Zope 4.8.4 and 5.7.1 released

On behalf of Zope developer community I am pleased to announce the releases of Zope 4.8.4 and 5.7.1.

This release fixes a security issue related to the "Content-Type" response header and how its default is set during publishing. For the full list of changes see the change logs at Change log — Zope documentation 4.8.4 documentation and Change log — Zope documentation 5.7.1 documentation

Installation instructions can be found at Installing Zope — Zope documentation 4.8.4 documentation and Installing Zope — Zope documentation 5.7.1 documentation.

1 Like

Please hold off on upgrading at the moment, the new version introduced a bug in the ZMI that will be fixed shortly.

We are also preparing Plone releases for 5.2 and 6.0 to include basically only the new Zope version.

Note that in Plone we usually create a special hotfix package that you can install as extra package in your site, in any of the supported Plone versions, including for example a very old 5.2.0. In this case this was not practically possible.
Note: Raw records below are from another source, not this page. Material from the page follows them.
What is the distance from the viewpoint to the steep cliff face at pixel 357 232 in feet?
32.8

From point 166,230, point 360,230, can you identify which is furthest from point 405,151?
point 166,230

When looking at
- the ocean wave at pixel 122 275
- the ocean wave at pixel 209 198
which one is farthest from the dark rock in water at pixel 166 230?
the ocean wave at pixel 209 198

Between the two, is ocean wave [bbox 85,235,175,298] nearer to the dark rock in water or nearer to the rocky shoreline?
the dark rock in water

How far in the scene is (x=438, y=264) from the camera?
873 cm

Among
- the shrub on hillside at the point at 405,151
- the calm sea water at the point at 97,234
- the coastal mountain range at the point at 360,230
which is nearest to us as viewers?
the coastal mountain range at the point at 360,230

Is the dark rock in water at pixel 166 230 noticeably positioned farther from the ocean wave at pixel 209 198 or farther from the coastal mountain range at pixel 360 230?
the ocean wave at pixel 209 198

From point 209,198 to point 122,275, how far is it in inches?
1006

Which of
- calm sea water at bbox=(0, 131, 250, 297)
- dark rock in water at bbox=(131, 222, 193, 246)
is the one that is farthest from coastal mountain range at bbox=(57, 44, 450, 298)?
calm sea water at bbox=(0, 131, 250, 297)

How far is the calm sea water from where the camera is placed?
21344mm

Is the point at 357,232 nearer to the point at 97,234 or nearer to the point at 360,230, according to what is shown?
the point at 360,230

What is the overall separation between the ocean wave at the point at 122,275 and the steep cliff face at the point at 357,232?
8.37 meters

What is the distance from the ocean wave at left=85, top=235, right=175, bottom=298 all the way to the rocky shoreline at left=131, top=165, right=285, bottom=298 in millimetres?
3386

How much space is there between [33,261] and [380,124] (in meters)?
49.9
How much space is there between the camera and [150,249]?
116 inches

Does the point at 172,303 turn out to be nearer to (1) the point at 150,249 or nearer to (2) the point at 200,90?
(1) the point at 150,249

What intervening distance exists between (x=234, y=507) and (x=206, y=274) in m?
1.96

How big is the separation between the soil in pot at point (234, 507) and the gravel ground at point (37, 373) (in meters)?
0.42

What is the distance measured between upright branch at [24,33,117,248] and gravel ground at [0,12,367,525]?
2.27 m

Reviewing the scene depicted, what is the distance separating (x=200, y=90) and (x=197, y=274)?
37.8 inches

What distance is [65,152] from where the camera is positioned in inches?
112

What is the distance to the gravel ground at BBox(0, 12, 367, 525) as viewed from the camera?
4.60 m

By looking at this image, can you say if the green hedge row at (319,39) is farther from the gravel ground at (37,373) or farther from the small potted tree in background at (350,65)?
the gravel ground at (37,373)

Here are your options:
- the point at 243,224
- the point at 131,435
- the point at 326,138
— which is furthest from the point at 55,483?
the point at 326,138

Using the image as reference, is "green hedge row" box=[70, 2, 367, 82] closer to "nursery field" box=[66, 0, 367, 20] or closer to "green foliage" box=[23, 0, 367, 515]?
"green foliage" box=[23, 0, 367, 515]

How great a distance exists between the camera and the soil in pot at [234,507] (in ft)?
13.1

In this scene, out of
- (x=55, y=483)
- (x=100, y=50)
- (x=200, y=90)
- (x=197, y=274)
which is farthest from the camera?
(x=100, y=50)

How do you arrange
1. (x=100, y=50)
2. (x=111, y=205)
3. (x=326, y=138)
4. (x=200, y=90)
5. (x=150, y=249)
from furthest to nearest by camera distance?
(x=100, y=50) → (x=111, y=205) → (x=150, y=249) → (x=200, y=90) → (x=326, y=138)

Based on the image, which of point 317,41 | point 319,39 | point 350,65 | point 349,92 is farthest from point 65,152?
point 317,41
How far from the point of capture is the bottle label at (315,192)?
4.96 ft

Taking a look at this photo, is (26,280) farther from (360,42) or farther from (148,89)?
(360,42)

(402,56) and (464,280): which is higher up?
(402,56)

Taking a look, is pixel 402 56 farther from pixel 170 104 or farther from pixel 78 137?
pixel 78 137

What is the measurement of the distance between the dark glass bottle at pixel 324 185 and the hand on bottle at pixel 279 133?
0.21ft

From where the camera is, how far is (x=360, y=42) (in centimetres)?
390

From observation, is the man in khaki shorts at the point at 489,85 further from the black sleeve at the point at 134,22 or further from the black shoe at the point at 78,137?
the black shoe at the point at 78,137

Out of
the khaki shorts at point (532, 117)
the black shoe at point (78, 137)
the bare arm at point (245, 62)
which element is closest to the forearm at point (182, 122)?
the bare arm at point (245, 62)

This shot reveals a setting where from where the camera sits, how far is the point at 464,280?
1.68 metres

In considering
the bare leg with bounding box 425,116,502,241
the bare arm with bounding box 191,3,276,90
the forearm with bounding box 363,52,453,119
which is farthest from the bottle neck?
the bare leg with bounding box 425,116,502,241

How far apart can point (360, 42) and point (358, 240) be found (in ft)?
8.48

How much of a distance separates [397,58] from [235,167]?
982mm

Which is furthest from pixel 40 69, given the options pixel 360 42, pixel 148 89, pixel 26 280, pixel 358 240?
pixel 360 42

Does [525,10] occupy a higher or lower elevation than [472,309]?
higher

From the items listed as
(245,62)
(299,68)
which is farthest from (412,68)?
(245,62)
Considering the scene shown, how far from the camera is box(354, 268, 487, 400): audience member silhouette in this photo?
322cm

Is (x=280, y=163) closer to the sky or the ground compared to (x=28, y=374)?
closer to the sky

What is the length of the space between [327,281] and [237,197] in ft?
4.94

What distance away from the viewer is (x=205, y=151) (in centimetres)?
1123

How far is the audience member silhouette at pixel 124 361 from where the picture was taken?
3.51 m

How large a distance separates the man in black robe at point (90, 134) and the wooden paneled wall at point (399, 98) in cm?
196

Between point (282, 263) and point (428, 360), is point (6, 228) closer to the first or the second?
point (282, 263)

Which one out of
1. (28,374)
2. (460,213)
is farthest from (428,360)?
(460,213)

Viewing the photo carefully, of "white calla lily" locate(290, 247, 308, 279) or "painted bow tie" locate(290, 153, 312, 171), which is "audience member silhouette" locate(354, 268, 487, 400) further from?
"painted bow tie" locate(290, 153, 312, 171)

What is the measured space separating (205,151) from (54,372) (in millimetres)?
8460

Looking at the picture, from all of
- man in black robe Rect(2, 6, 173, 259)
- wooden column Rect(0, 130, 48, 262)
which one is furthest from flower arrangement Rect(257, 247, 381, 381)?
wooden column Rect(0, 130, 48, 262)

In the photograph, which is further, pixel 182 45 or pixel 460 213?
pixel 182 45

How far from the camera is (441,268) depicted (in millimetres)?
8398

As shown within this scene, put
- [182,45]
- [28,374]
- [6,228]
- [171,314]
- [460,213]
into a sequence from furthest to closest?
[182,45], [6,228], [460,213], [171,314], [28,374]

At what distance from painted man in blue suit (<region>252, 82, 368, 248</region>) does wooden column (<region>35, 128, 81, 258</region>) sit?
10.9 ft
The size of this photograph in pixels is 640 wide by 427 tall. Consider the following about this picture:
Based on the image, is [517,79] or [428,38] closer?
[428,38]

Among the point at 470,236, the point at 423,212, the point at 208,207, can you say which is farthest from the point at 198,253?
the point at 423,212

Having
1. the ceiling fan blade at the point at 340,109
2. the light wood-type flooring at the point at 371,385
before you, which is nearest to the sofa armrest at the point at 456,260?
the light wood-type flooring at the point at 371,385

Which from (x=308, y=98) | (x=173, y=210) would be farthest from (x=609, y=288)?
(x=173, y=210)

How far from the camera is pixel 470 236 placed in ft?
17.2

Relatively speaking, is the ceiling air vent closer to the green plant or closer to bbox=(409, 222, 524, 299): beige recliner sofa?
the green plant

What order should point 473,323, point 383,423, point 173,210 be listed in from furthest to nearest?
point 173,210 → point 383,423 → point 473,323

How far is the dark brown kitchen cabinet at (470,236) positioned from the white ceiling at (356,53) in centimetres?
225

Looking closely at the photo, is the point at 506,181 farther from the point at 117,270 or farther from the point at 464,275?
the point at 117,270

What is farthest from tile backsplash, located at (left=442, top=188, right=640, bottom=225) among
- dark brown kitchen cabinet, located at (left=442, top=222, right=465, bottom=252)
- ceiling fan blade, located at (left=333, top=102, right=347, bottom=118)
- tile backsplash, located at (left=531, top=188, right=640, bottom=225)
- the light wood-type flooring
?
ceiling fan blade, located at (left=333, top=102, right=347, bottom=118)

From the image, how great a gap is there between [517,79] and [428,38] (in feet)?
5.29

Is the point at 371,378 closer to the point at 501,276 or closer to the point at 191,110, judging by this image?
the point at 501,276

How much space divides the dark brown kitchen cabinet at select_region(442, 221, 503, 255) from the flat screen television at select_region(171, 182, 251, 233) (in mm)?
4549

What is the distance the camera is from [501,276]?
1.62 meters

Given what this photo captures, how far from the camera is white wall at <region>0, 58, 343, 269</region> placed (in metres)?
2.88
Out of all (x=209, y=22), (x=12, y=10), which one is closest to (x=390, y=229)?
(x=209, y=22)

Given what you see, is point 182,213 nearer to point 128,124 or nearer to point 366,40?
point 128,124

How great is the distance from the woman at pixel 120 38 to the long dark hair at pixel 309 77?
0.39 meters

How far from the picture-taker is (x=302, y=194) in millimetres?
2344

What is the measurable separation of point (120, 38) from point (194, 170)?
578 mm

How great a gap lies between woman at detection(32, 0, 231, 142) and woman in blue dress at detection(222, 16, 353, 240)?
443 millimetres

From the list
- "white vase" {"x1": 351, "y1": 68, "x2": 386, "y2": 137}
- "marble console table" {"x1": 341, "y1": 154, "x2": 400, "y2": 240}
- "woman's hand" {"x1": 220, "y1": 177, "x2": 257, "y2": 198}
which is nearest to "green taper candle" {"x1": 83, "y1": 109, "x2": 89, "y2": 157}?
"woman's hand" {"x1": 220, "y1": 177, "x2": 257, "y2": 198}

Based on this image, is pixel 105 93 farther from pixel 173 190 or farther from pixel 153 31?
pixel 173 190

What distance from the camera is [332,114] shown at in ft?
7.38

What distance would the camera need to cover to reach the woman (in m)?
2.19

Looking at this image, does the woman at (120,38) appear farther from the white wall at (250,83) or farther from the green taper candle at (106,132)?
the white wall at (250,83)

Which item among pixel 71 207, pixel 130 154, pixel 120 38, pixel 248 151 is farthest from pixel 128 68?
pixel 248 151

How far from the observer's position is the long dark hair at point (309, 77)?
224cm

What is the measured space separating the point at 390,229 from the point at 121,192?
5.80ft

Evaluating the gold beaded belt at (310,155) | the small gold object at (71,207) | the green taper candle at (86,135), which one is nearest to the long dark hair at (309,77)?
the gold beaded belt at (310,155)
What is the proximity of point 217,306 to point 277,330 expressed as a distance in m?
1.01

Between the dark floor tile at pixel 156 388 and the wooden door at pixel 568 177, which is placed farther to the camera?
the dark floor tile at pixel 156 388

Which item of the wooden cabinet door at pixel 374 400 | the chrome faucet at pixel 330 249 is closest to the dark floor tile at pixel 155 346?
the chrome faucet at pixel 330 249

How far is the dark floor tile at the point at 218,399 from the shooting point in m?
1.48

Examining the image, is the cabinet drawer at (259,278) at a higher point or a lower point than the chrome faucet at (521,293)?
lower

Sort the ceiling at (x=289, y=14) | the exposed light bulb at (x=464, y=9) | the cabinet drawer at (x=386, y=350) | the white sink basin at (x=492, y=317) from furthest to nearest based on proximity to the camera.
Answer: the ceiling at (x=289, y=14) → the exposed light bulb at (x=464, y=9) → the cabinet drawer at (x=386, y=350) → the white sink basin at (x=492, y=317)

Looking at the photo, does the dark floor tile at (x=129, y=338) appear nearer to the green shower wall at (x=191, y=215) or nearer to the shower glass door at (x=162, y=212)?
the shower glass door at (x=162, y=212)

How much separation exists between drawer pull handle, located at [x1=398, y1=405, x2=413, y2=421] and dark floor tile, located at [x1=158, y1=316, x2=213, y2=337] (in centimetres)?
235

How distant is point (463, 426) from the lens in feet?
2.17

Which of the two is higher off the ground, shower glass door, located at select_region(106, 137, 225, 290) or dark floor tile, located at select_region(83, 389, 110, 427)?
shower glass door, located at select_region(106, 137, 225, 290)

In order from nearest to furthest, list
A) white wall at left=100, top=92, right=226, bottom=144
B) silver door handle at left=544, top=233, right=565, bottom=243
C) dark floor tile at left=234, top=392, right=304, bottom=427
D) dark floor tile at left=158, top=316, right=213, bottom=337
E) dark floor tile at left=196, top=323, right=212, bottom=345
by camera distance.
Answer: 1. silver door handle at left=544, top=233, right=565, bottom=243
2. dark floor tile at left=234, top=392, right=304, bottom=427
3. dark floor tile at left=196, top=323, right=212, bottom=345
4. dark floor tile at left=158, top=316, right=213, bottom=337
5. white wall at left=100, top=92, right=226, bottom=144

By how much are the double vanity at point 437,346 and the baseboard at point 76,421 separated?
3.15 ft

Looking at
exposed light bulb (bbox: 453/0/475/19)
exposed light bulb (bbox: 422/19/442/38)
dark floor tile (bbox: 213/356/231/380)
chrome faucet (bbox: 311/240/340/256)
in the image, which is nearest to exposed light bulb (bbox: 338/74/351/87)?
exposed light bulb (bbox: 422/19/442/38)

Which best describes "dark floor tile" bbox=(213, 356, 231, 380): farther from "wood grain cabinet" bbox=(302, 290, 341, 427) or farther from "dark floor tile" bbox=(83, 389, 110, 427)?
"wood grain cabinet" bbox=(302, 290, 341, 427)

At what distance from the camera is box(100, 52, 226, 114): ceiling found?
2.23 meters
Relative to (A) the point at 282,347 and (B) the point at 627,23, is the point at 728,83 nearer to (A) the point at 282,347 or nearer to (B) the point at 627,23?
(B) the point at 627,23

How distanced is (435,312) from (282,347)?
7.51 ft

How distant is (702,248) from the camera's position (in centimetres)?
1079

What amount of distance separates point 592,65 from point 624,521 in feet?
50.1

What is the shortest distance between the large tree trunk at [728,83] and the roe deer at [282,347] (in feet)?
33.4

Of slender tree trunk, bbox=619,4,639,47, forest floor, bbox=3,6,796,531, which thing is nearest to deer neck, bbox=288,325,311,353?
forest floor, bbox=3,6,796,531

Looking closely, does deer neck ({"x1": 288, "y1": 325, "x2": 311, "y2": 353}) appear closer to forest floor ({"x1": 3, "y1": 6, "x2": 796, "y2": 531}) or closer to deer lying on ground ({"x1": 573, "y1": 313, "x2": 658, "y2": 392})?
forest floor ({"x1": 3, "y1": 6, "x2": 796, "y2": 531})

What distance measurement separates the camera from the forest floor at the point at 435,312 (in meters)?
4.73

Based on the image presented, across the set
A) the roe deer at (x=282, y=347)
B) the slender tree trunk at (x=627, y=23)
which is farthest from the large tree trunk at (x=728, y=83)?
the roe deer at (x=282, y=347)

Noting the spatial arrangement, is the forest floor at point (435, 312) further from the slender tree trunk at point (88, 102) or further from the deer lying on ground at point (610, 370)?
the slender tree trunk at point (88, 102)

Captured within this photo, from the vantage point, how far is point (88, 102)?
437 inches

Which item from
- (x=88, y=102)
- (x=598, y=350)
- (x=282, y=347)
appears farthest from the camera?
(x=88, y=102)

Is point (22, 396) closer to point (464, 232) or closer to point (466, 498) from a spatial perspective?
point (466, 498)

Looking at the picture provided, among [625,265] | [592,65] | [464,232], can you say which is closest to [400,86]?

So to be fully protected, you need to use these new Zope versions.

But as Jens wrote: hold off upgrading for the moment, until a new fix is released.

1 Like

Zope 4.8.5 and 5.7.2 with a fix for the ZMI rendering issues has been released, see https://community.plone.org/t/zope-4-8-5-and-5-7-2-released

The latest version of the Zope security fix is included in the just released Plone 6.0.0.1 and 5.2.10.1. Separate announcements to follow.